I hope life in Australia is good to you. Here are the annulment papers. Your marriage has been annulled on the grounds that you didn’t willingly give your permission.

Your Cousin Haider will serve only two years in prison as he testified that his action was an honour killing. That he killed the wrong man seems to have been overlooked. Please do not return to Pakistan to reconcile with your family, even if your father or uncle says it is safe to do so.

Your Cousin Shaukat gave a statement and seems to regret that he didn’t terminate the marriage as soon as you told him of your circumstances.

I am sorry this has happened to you and I hope you will find the strength to live the rest of your life fully.

Please don’t hesitate to contact us if you are concerned about anything. Nazreen sends her best wishes.

Kind regards,

Frank

It has taken me a long time to recover, as Nazreen warned. There were days at first when I stayed in bed and Mum read me stories. When I first saw her at the airport it was such a relief that I ran to her like a child and couldn’t stop crying. She cried too. On the way to the car she kept thanking and hugging Riaz and Tariq. Even they cried. Riaz pretended it was the wind but Tariq was unashamed.

Mum and I live in a three-bedroom unit not far from Grandpa and Gran. When I first arrived I saw Haider in every crowd and refused to go outside. I have never spotted the plainclothes policeman who is supposed to be looking out for me. From the corner of my eye sometimes I see a man with an assault rifle standing watching me, but when I look again he is gone.

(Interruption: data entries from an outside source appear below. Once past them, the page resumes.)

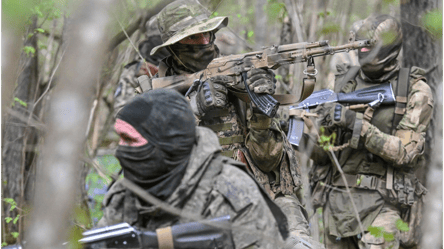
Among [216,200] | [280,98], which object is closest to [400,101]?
[280,98]

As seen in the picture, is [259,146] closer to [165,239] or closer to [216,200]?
[216,200]

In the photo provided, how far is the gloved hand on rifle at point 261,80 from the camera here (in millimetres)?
4461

Maryam rings me and cheers me up. Soon we’ll do those things we’d planned in December. Raniya hasn’t rung but maybe she will one day.

All Mum’s rellies have rallied around us. When Uncle Richard saw me, he lifted me off the ground in a huge hug and said how glad he was that I was back, that he’d been praying for me. ‘You were never alone,’ he said with tears in his eyes.

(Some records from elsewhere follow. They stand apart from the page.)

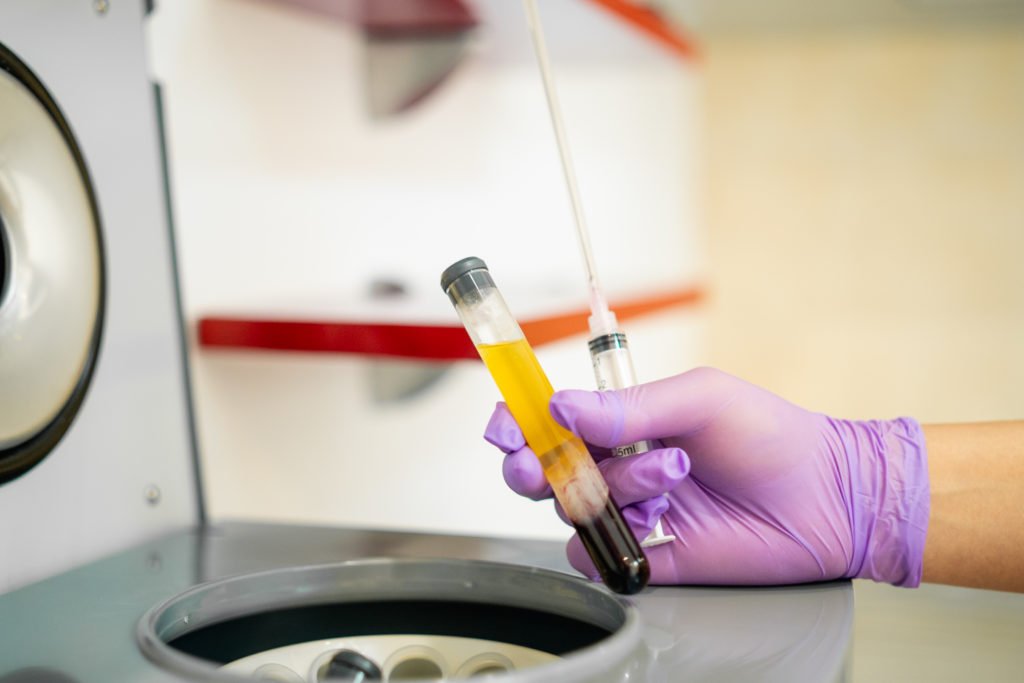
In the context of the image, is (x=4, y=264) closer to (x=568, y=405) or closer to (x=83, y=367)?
(x=83, y=367)

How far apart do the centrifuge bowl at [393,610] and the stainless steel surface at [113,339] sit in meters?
0.17

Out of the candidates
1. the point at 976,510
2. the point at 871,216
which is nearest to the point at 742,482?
the point at 976,510

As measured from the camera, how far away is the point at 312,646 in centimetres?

Riaz divides his time between Papa and us. I wondered whether Papa would forgive him for bringing me home, but Riaz says Papa blames Tariq. Mum allows Tariq to visit when Riaz is home. A few times Riaz has brought Cassie. She’s blonde like Mum but her personality reminds me of Meena. Talking to her has helped and I’m
slowly learning not to define myself by what happened to me. I’m lucky, I guess; some girls rescued from forced marriages are never accepted by any member of their family. Many have to say they were never touched by their husband so they can marry again. I’m glad I wasn’t forced to lie. From now on I don’t want to be forced to do anything.

I still love Papa, even after what he did. I understand enough to know he was acting out of his fear and insecurity within a Western environment and that he loved me in the only way he knew. He will not see me. Once I left a message on his answering machine, but I don’t know if he received it. He has never contacted me. Mum says he is divorcing her and has washed his hands of me. I have shamed him too much. The lack of reconciliation with him is a pain I shall always bear.

No doubt he thinks that leaving the marriage meant I gave up on him and on God as well. But that’s not true. Now I am able to separate my love for Papa from my love for God. God has not cast me off as Papa warned. Even the imam at the mosque here blessed me when he saw the annulment papers. ‘The Prophet, Peace Be Upon Him, has made the provision of annulment for people in forced marriages. This sort of marriage is not permissible in Islam,’ he said. No, it is just Papa who has cast me aside. I realise now that Papa confused religion with culture. He loved me but he let cultural pressures distort that love.